*Exercise*: Output every record below exactly as it appears.

*Rows from a dataset*:
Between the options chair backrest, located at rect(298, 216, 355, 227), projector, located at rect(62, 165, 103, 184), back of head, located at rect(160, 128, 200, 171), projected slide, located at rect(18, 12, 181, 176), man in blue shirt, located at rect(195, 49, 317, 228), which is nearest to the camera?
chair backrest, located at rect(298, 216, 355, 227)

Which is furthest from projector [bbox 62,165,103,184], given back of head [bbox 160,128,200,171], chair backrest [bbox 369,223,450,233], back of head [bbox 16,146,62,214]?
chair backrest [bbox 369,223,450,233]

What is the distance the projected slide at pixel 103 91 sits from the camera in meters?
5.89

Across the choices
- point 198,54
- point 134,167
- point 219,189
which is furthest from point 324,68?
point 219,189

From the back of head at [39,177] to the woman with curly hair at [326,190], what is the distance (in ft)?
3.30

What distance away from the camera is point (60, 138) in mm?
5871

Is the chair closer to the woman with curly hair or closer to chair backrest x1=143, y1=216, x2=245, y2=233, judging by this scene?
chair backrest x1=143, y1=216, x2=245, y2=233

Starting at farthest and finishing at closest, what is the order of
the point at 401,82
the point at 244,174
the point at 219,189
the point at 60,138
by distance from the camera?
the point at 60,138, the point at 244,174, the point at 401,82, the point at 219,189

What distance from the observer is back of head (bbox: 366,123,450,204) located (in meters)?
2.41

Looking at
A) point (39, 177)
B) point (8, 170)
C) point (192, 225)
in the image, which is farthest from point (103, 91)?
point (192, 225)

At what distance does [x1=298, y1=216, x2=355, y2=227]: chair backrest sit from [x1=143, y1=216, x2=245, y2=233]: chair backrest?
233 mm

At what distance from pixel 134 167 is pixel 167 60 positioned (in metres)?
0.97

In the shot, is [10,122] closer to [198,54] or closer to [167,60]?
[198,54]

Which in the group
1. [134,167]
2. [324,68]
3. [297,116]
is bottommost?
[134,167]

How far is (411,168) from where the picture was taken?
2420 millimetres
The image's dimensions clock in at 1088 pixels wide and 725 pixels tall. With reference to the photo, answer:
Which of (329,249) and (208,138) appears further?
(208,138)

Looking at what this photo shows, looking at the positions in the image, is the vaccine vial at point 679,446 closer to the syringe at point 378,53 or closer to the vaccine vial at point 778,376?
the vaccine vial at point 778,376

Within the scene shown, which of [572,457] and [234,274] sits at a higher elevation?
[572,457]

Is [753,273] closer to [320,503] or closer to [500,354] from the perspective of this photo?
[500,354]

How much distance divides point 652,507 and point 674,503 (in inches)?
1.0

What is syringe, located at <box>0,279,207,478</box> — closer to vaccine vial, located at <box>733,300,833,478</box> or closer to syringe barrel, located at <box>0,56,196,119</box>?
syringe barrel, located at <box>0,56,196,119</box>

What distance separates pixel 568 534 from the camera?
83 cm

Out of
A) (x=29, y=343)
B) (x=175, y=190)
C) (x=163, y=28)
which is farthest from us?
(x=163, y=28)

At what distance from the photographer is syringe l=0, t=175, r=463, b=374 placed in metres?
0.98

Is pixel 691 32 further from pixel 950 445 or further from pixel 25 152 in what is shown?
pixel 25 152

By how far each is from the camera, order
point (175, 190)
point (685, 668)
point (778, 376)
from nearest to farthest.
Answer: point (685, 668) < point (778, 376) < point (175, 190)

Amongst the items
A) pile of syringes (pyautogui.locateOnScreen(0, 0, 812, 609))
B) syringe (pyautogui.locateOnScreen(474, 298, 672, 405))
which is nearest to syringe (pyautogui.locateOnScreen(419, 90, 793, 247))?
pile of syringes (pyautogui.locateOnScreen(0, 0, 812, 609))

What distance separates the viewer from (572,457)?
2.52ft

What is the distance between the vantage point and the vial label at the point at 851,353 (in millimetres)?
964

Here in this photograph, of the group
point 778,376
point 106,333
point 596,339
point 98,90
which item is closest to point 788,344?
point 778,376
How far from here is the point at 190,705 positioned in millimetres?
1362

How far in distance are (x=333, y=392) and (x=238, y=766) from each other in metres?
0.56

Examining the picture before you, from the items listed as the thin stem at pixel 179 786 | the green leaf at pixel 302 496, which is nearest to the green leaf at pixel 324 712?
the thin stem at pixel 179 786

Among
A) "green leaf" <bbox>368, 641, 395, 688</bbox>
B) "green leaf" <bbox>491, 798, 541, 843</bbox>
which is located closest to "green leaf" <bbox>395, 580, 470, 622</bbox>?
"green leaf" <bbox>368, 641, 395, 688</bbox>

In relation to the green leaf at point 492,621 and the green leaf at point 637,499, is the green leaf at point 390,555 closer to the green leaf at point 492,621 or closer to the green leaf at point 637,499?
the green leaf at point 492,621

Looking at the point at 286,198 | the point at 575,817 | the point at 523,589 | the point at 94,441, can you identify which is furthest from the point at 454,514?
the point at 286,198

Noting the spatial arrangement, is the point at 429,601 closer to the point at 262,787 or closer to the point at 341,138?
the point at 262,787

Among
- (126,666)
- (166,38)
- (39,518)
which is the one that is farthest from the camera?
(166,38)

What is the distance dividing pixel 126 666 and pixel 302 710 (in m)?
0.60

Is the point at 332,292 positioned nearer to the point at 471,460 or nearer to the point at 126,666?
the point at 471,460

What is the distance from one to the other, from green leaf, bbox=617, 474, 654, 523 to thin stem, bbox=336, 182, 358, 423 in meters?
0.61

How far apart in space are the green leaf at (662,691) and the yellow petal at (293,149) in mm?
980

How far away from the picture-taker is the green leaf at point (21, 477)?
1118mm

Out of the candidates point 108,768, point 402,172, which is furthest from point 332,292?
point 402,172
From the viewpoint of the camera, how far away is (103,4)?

*Solution below*:
Between the options chair backrest, located at rect(298, 216, 355, 227), projector, located at rect(62, 165, 103, 184), back of head, located at rect(160, 128, 200, 171), projected slide, located at rect(18, 12, 181, 176), man in blue shirt, located at rect(195, 49, 317, 228), which is nearest to the camera?
chair backrest, located at rect(298, 216, 355, 227)

Which is furthest from projector [bbox 62,165,103,184], given back of head [bbox 160,128,200,171], chair backrest [bbox 369,223,450,233], back of head [bbox 16,146,62,214]?
chair backrest [bbox 369,223,450,233]

What is the distance the projected slide at pixel 103 91 sits from the camera in meters?
5.89

Across the choices
- point 198,54
- point 134,167
- point 219,189
which is furthest from point 324,68?
point 219,189

From the back of head at [39,177] to the woman with curly hair at [326,190], what is the distance (in ft)?
3.30

What distance away from the camera is point (60, 138) in mm?
5871

Is the chair closer to the woman with curly hair or closer to chair backrest x1=143, y1=216, x2=245, y2=233, judging by this scene?
chair backrest x1=143, y1=216, x2=245, y2=233

Starting at farthest and finishing at closest, what is the order of
the point at 401,82
the point at 244,174
the point at 219,189
the point at 60,138
by distance from the camera?
the point at 60,138, the point at 244,174, the point at 401,82, the point at 219,189

What distance from the observer is back of head (bbox: 366,123,450,204) located (in meters)?
2.41

Looking at
A) point (39, 177)
B) point (8, 170)
C) point (192, 225)
in the image, which is farthest from point (103, 91)?
point (192, 225)

At what distance does [x1=298, y1=216, x2=355, y2=227]: chair backrest sit from [x1=143, y1=216, x2=245, y2=233]: chair backrest?
233 mm

At what distance from pixel 134 167 is pixel 167 60 positioned (in metres)?
0.97

In the shot, is [10,122] closer to [198,54] or closer to [167,60]?
[198,54]

Which in the group
1. [134,167]
2. [324,68]
3. [297,116]
is bottommost?
[134,167]

How far is (411,168) from where the picture was taken?
2420 millimetres
The image's dimensions clock in at 1088 pixels wide and 725 pixels tall. With reference to the photo, answer:
Which of (329,249) and (208,138) appears further?
(208,138)

Looking at what this photo shows, looking at the positions in the image, is the vaccine vial at point 679,446 closer to the syringe at point 378,53 or closer to the vaccine vial at point 778,376?
the vaccine vial at point 778,376

Within the scene shown, which of [572,457] and [234,274] sits at a higher elevation?
[572,457]

Is [753,273] closer to [320,503] or closer to [500,354] from the perspective of this photo?
[500,354]

How much distance divides point 652,507 and point 674,503 (in inches)?
1.0

What is syringe, located at <box>0,279,207,478</box> — closer to vaccine vial, located at <box>733,300,833,478</box> or closer to syringe barrel, located at <box>0,56,196,119</box>?
syringe barrel, located at <box>0,56,196,119</box>

What distance separates pixel 568 534 from the camera?
83 cm

Out of
A) (x=29, y=343)
B) (x=175, y=190)
C) (x=163, y=28)
which is farthest from us?
(x=163, y=28)

At what distance from the photographer is syringe l=0, t=175, r=463, b=374 placed in metres?
0.98

Is pixel 691 32 further from pixel 950 445 or further from pixel 25 152 in what is shown?
pixel 25 152

By how far each is from the camera, order
point (175, 190)
point (685, 668)
point (778, 376)
from nearest to farthest.
Answer: point (685, 668) < point (778, 376) < point (175, 190)

Amongst the items
A) pile of syringes (pyautogui.locateOnScreen(0, 0, 812, 609))
B) syringe (pyautogui.locateOnScreen(474, 298, 672, 405))
which is nearest to syringe (pyautogui.locateOnScreen(419, 90, 793, 247))?
pile of syringes (pyautogui.locateOnScreen(0, 0, 812, 609))

What distance separates the viewer from (572,457)?
2.52ft

What is the distance between the vantage point and the vial label at the point at 851,353 (in millimetres)?
964

Here in this photograph, of the group
point 778,376
point 106,333
point 596,339
point 98,90
which item is closest to point 788,344?
point 778,376
How far from here is the point at 190,705 positioned in millimetres?
1362

How far in distance are (x=333, y=392) and (x=238, y=766) from each other in metres?
0.56

Examining the picture before you, from the items listed as the thin stem at pixel 179 786 | the green leaf at pixel 302 496, which is nearest to the green leaf at pixel 324 712?
the thin stem at pixel 179 786

Among
A) "green leaf" <bbox>368, 641, 395, 688</bbox>
B) "green leaf" <bbox>491, 798, 541, 843</bbox>
which is located closest to "green leaf" <bbox>395, 580, 470, 622</bbox>?
"green leaf" <bbox>368, 641, 395, 688</bbox>

In relation to the green leaf at point 492,621 and the green leaf at point 637,499, is the green leaf at point 390,555 closer to the green leaf at point 492,621 or closer to the green leaf at point 637,499?
the green leaf at point 492,621

Looking at the point at 286,198 | the point at 575,817 | the point at 523,589 | the point at 94,441, can you identify which is furthest from the point at 454,514?
the point at 286,198

Noting the spatial arrangement, is the point at 429,601 closer to the point at 262,787 or closer to the point at 341,138?
the point at 262,787

Among
- (126,666)
- (166,38)
- (39,518)
which is the one that is farthest from the camera?
(166,38)

What is the distance dividing pixel 126 666 and pixel 302 710 (in m)?
0.60

Is the point at 332,292 positioned nearer to the point at 471,460 or nearer to the point at 126,666?
the point at 471,460

What is the distance from one to the other, from green leaf, bbox=617, 474, 654, 523 to thin stem, bbox=336, 182, 358, 423 in meters?
0.61

How far apart in space are the green leaf at (662,691) and the yellow petal at (293,149) in mm?
980

How far away from the picture-taker is the green leaf at point (21, 477)?
1118mm

Out of the candidates point 108,768, point 402,172, which is furthest from point 332,292?
point 402,172
From the viewpoint of the camera, how far away is (103,4)?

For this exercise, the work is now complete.